St Petersburg, Final
(4) Cilic d. (2) Tipsarevic, 6/3 3/6 6/2
St Petersburg witnessed a resumption of normal service, insofar as Janko Tipsarevic was back to his most characteristic, following a brief few weeks in which he was uncharacteristically at his best. Here he was losing a final to someone ranked lower than him, a habit he had made his own before the title-spree of recent weeks. He was unusually unadventurous, particularly in the sets he lost. Winning begets confidence in some, but perhaps Tipsarevic isn’t that way disposed. For others, favouritism can become paralysing.
Any hope that the second seed would be able to feed off the crowd’s energy was doomed to disappointment. The energetic parts of the crowd didn’t show up, and occasional shots of the sparse attendees showed they were not alone. The hall, at best, was half-full. There was also no commentary, further deflating the vibe for those who had stayed home. What those who didn’t watch missed was a fairly engaging tennis match, although it was the less ostensibly less-fancied Marin Cilic forcing the play, prising open the court. He and his players box harnessed whatever energy remained in the stadium, and he rode it to his first title in about 20 months, and a return to the top 20.

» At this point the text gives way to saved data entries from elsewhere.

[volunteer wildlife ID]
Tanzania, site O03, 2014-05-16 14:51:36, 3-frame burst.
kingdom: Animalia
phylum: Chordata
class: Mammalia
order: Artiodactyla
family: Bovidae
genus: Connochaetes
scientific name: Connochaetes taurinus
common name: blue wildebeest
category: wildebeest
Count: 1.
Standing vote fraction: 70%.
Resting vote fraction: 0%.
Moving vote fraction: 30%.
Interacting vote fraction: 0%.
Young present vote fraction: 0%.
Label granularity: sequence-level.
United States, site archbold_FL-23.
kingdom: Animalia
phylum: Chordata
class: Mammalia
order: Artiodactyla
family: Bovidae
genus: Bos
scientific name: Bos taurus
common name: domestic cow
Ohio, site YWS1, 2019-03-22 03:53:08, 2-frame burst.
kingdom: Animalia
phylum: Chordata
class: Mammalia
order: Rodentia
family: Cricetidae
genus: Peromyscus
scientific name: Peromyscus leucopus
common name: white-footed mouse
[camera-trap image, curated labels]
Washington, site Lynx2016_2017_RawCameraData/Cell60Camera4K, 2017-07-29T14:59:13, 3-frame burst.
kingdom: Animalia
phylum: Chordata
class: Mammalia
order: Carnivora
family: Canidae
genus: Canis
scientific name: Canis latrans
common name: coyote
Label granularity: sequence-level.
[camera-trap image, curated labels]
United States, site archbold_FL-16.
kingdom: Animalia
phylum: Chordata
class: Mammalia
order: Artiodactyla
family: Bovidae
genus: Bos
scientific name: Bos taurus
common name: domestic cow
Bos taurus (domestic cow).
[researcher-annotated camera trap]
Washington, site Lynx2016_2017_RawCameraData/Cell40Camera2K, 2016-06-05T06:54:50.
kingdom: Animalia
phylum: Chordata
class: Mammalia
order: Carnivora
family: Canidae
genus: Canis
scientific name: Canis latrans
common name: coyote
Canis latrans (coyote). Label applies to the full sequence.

(1) Tsonga d. (2) del Potro, 6/7 6/3 6/4
There was energy to burn at the Wiener Stadthalle – which frankly is not best practice from an environmental perspective – and lots more people watching, and commentary: all the trimmings. Jo-Wilfried Tsonga and Juan Martin del Potro artfully dodged these pockets of combusting energy, and otherwise produced some energetic indoor tennis. Tsonga is naturally more suited to this surface than del Potro, but being French he is also more prone to doing dumb crap for no reason. Both were monstering forehands and serves, as you would expect, and it was the Argentinian who grabbed the initial lead, although he was never the same after he broke in the second set. From his subsequent play, it appeared as though going up a set and a break put del Potro right where Tsonga wanted him, and from there is was just a matter of the Frenchman finishing him off. It more or less did pan out that way, lending the last hour or so a quality of an extended denouement. Tsonga’s win bolsters his chance of qualifying for the World Tour Finals. I hope he makes it.